A la suite d'une manifestation pro-junte à l'aéroport de Bamako, les chefs d'Etat ouest-africains ont annulé jeudi au dernier moment leur venue au Mali, où ils devaient arracher un compromis pour le retour à l'ordre constitutionnel après le coup d'Etat militaire du 22 mars.
Des dizaines de manifestants favorables à la junte ont envahi brièvement dans la matinée le tarmac de l'aéroport de Bamako, a constaté l'AFP.
Ils entendaient protester contre l'arrivée prévue à la mi-journée de cette délégation de chefs d'Etats de la Cédéao (Communauté économique des Etats d'Afrique de l'Ouest) conduite par le président ivoirien Alassane Ouattara.
Ils ont rapidement évacué la piste, mais la mission ouest-africaine a été annulée peu après.
"Le sommet est reporté à cause de problème de sécurité tout à l'heure sur l'aéroport de Bamako", a indiqué sur place le ministre burkinabè des Affaires étrangères, Djibrill Bassolé.
Pourtant déjà arrivé dans l'espace aérien malien, l'avion d'Alassane Ouattara, président en exercice de la Cédéao, a "fait demi-tour", selon une source aéroportuaire.
Le président burkinabé Blaise Compaoré, médiateur dans la crise malienne, et son homologue béninois Boni Yayi, président en exercice de l'Union africaine (UA), ont pris la même décision.
Ils devaient se retrouver dans la journée à Abidjan pour "une réunion d'urgence" à la suite de cet incident, selon la présidence du Burkina.

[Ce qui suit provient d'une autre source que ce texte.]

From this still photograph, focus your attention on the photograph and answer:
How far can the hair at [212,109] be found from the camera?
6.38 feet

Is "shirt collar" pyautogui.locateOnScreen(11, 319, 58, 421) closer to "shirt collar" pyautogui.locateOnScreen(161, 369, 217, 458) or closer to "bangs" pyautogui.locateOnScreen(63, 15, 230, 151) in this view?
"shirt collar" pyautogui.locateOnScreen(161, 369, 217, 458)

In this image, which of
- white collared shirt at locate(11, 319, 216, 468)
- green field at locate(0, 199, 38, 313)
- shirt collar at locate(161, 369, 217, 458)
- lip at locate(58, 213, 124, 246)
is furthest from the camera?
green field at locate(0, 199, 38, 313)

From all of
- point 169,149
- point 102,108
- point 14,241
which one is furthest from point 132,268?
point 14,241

"Les chefs d'Etat viennent à Abidjan pour une réunion à l'aéroport autour du président Ouattara", a confirmé à l'AFP une source à la présidence ivoirienne.

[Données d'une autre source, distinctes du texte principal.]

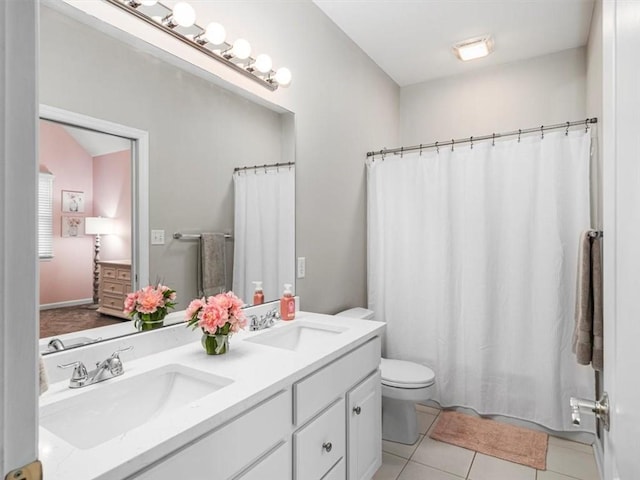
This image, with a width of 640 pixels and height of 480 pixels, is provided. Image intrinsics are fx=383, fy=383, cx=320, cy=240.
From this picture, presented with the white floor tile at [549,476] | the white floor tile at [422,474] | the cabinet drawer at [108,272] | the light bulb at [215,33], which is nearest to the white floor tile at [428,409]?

Le déplacement à Bamako de la Cédéao était pourtant capital: trouver une issue à la crise née du putsch contre le président Amadou Toumani Touré (ATT), renversé à quelques semaines de la présidentielle du 29 avril, alors même que le nord du pays est en proie à une nouvelle rébellion touareg.

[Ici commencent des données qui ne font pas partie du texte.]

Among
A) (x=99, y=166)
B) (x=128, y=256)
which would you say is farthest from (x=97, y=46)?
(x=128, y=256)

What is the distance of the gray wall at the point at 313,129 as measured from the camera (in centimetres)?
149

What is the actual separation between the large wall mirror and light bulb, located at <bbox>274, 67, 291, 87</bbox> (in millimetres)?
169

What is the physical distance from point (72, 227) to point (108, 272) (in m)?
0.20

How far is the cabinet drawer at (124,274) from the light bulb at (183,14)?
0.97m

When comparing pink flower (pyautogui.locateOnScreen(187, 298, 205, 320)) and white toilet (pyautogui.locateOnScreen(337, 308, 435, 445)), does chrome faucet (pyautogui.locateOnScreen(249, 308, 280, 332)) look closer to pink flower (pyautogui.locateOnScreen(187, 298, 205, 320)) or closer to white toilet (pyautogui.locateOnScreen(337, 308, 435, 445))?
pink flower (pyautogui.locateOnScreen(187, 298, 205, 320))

Mardi, lors d'un sommet à Abidjan, ces dirigeants ouest-africains, qui ont suspendu le Mali de leur organisation, avaient décidé d'envoyer cette délégation pour "permettre un retour rapide à l'ordre constitutionnel".
Le président Compaoré a été nommé médiateur dans la crise, son ministre Djibril Bassolé travaillant sur le compromis d'une "transition" dirigée par Dioncounda Traoré, président de l'Assemblée nationale dissoute par la junte comme les autres institutions.
A Abidjan, la Cédéao a également brandi la menace de la force à l'intention des putschistes comme des rebelles: elle a autorisé "la montée en puissance de sa force pour parer à toute éventualité".
Mais le Comité national pour le redressement de la démocratie et la restauration de l'Etat (CNRDRE, junte), qu'une délégation de chefs d'état-major de pays de la Cédéao a rencontré mercredi à son camp de Kati, près de Bamako, n'a pour l'instant donné aucun signe d'ouverture.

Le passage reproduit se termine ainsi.